CHAART's Role in Public Health

The Center for Health Applications of Aerospace Related Technologies (CHAART) staff were available to consult with investigators on a variety of scientific issues affecting the successful application of remote sensing (RS) and geographic information systems (GIS) technologies for landscape epidemiology. In addition to scientific support, CHAART offered investigators technical consultation on data acquisition, image processing and analysis, database development, field support, and spatial statistics and modeling.

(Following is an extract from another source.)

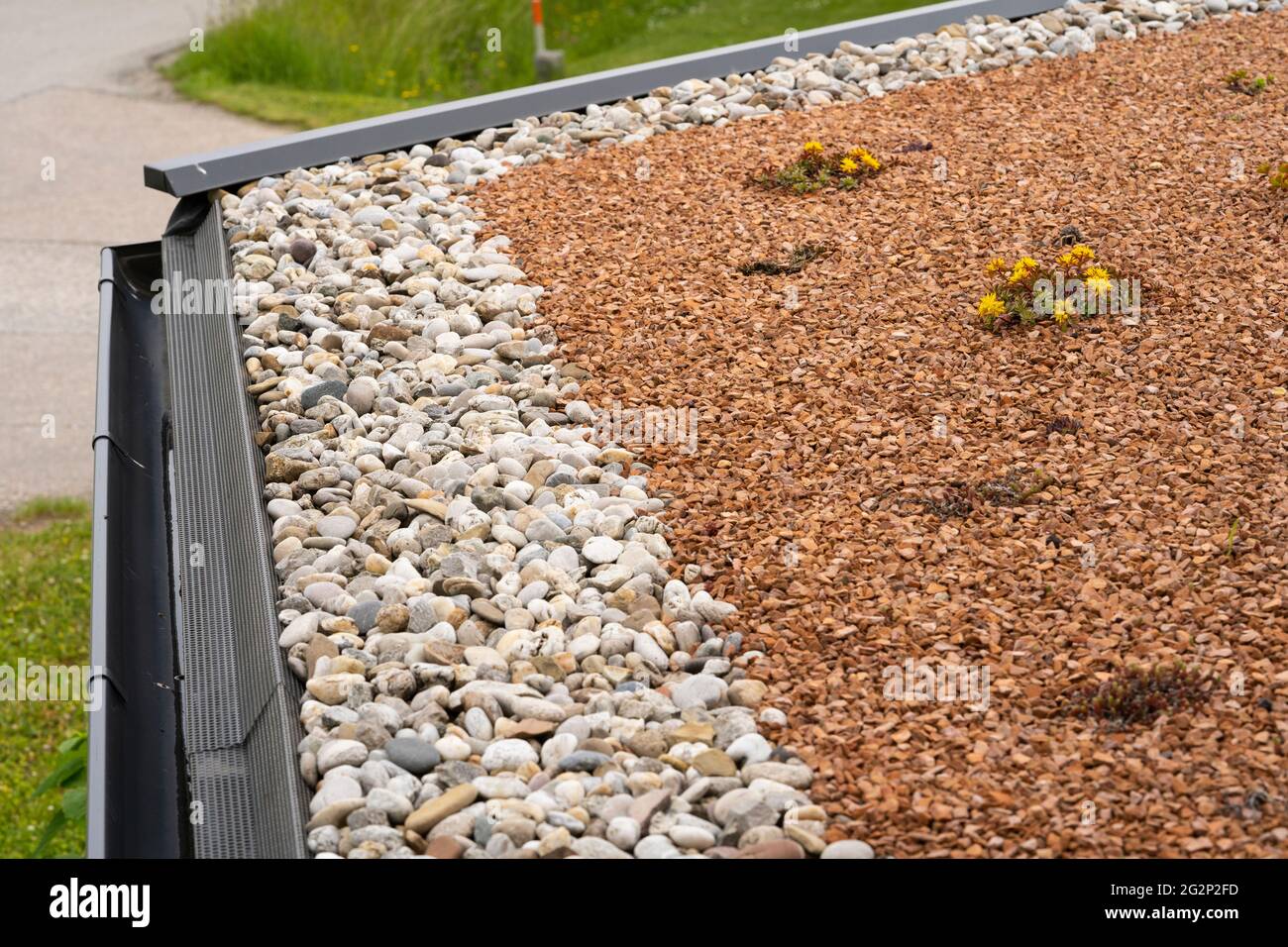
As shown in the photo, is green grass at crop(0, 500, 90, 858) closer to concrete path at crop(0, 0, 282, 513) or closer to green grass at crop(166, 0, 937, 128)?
concrete path at crop(0, 0, 282, 513)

For centuries, humans have been attempting to understand the relationships between their health and the environment. Recently, the increasing rate of environmental change has dramatically altered the patterns of human health at the community, regional, and global scales. The re-emergence of many age-old afflictions, including malaria and yellow fever, as well as the emergence of diseases, such as Lyme disease and hantavirus, illustrate the impact that natural and human-induced environmental change can have on the map of human health. In recognition of these important trends, health organizations have called for the development and implementation of new disease surveillance tools.

Many of the parameters associated with environmental change and patterns of disease can be sensed remotely by instruments onboard aircraft and satellites, and modeled spatially with specialized computer software. RS and GIS technologies can be used to describe local and landscape-level features that influence the patterns and prevalence of disease and then model their occurrence in space and time.

In recognition of the call for disease surveillance tools, NASA initiated its Global Monitoring and Human Health (GMHH) program in 1985; CHAART grew out of this program and was funded through 2004.

The CHAART staff had expertise in a wide range of unique aerospace-related technologies, including remote sensing, GIS, global positioning systems (GPS), and computer modeling and their application to human health-related issues. The purpose of CHAART was to make this expertise and these tools available to advance research, applications, and education within the health community.